● **WHAT IS BEING ASKED**
Copy out only those lines running from the line with "By how much" to the end of the listing, keeping each one exactly as it is.

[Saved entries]
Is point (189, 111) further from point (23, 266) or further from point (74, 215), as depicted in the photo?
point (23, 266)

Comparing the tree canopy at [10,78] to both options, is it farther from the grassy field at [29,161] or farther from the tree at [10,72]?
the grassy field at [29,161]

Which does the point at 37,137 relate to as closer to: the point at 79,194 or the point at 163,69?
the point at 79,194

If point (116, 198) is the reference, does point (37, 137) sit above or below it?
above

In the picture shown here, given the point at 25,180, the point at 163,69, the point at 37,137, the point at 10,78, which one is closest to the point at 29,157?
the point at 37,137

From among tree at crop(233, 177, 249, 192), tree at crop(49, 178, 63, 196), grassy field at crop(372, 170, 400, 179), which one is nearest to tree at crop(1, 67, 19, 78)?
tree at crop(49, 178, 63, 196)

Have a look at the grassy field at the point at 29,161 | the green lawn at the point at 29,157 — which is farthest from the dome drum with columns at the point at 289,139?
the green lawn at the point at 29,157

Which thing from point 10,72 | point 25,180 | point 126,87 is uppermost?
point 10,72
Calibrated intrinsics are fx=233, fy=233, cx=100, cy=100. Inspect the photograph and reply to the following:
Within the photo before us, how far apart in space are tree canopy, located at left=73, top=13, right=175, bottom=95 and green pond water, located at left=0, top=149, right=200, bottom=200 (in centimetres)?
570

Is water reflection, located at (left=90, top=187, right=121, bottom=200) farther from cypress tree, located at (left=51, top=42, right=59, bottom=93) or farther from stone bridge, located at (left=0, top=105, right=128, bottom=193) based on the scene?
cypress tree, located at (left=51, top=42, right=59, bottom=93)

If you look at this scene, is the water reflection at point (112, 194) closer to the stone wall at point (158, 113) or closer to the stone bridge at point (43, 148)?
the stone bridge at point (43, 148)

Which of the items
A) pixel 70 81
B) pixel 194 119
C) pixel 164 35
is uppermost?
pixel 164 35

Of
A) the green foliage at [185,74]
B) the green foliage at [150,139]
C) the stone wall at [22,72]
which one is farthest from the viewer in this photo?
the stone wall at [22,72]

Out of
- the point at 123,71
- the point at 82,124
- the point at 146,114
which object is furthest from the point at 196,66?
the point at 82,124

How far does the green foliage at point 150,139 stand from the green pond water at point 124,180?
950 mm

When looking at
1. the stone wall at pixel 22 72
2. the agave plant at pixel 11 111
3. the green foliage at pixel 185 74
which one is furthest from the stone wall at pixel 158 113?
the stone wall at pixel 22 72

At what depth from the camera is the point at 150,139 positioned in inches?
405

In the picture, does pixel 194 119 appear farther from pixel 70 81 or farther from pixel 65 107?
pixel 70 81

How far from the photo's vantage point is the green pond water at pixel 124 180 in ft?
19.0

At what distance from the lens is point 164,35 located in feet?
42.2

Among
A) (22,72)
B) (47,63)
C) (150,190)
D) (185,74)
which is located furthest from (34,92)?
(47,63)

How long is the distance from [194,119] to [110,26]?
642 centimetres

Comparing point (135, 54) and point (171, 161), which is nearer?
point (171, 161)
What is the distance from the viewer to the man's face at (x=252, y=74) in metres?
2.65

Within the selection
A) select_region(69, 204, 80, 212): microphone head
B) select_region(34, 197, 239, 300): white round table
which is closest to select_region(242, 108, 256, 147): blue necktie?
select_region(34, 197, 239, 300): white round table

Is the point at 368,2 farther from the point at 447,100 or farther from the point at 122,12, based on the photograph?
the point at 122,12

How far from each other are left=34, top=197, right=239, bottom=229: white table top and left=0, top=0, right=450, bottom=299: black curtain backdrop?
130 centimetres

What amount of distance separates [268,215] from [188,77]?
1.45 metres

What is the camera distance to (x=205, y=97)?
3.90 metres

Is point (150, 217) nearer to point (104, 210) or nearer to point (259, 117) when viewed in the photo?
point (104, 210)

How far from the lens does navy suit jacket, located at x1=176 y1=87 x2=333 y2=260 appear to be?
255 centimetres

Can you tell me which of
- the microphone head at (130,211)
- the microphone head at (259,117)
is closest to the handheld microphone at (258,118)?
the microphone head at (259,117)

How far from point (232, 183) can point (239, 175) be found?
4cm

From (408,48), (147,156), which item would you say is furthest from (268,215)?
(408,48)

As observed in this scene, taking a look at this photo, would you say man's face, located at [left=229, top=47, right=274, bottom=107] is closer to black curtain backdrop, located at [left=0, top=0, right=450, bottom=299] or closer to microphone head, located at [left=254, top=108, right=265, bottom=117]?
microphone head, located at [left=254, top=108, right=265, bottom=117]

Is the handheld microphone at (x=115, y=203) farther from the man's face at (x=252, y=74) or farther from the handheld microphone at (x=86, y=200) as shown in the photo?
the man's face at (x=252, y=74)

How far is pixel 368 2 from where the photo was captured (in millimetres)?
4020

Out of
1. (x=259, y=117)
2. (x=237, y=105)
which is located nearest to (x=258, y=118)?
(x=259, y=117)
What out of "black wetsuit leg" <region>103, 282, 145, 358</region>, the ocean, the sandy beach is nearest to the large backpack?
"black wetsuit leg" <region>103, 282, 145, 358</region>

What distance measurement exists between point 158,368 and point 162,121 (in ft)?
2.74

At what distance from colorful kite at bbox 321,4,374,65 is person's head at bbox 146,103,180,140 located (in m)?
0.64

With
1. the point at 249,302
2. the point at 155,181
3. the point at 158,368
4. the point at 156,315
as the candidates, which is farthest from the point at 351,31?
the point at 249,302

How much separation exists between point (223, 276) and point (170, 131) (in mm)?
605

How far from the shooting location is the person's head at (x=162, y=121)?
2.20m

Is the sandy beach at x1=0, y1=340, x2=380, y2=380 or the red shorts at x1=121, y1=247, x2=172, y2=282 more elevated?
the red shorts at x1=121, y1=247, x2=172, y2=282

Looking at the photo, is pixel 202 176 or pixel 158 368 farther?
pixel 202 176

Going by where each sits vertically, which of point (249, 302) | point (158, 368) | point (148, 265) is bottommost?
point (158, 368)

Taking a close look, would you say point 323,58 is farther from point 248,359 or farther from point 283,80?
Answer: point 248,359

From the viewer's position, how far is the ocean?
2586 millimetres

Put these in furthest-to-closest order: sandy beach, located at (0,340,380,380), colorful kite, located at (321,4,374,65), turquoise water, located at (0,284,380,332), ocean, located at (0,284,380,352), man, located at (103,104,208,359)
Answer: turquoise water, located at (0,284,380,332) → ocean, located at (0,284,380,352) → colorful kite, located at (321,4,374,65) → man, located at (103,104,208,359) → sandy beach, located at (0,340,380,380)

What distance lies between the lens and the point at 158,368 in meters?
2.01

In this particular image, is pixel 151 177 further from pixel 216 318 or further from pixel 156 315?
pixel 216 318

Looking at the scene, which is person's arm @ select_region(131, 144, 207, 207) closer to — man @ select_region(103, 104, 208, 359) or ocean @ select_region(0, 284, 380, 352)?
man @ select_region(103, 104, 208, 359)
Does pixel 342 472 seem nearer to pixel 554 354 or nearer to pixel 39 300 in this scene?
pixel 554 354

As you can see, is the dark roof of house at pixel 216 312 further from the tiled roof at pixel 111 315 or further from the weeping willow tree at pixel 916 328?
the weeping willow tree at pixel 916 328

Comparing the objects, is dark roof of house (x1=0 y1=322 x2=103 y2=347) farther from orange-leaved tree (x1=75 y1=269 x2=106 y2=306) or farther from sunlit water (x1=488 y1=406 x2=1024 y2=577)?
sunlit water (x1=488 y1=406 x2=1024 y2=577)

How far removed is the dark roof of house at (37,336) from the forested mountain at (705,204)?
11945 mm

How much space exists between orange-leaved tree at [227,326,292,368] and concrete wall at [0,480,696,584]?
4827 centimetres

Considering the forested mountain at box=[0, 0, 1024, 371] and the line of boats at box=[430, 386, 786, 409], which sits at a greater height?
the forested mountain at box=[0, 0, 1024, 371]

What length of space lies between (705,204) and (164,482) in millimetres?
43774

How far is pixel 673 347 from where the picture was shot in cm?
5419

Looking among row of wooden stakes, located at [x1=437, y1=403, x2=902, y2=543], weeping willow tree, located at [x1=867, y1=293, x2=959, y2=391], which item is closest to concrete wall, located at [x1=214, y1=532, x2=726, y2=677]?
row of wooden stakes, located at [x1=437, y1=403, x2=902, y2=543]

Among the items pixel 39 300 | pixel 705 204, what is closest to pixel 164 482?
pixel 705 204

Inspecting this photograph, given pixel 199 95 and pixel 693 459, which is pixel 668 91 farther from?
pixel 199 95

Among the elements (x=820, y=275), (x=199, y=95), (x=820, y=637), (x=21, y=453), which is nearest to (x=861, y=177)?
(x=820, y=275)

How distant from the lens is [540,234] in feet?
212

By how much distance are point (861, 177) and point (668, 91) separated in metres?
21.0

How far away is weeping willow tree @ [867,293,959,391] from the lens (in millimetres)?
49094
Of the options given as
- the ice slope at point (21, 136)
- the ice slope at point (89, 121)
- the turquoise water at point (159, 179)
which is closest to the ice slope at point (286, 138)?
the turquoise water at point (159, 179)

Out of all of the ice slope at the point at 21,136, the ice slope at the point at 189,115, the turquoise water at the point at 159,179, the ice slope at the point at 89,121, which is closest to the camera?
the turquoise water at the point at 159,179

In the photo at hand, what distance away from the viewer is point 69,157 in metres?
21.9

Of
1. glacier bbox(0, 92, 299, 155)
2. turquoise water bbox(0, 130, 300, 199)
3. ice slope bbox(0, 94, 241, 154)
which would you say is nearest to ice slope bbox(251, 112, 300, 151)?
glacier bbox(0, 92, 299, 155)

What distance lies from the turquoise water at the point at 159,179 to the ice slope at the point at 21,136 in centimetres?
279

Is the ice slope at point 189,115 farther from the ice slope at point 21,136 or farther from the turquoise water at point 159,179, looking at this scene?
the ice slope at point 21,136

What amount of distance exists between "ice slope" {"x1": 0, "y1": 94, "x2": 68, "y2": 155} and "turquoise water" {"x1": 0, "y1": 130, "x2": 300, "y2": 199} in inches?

● **RESPONSE**
By how much distance are point (861, 177) and point (668, 91) separated in metres?
21.0

How far away is weeping willow tree @ [867,293,959,391] from the lens (in millimetres)?
49094
Of the options given as
- the ice slope at point (21, 136)
- the ice slope at point (89, 121)
- the turquoise water at point (159, 179)
which is closest to the ice slope at point (286, 138)?
the turquoise water at point (159, 179)

Out of all of the ice slope at the point at 21,136, the ice slope at the point at 189,115, the turquoise water at the point at 159,179, the ice slope at the point at 89,121, which is closest to the camera?
the turquoise water at the point at 159,179

In the photo at hand, what distance away from the viewer is point 69,157 in metres?
21.9

Of
1. glacier bbox(0, 92, 299, 155)
2. turquoise water bbox(0, 130, 300, 199)
3. ice slope bbox(0, 94, 241, 154)
which would you say is nearest to ice slope bbox(251, 112, 300, 151)?
glacier bbox(0, 92, 299, 155)

What distance lies from the turquoise water at the point at 159,179 to the ice slope at the point at 21,136 in centimetres?
279

Is the ice slope at point 189,115 farther from the ice slope at point 21,136 or farther from the turquoise water at point 159,179, looking at this scene?
the ice slope at point 21,136

What amount of distance exists between "ice slope" {"x1": 0, "y1": 94, "x2": 68, "y2": 155} and "turquoise water" {"x1": 0, "y1": 130, "x2": 300, "y2": 199} in inches?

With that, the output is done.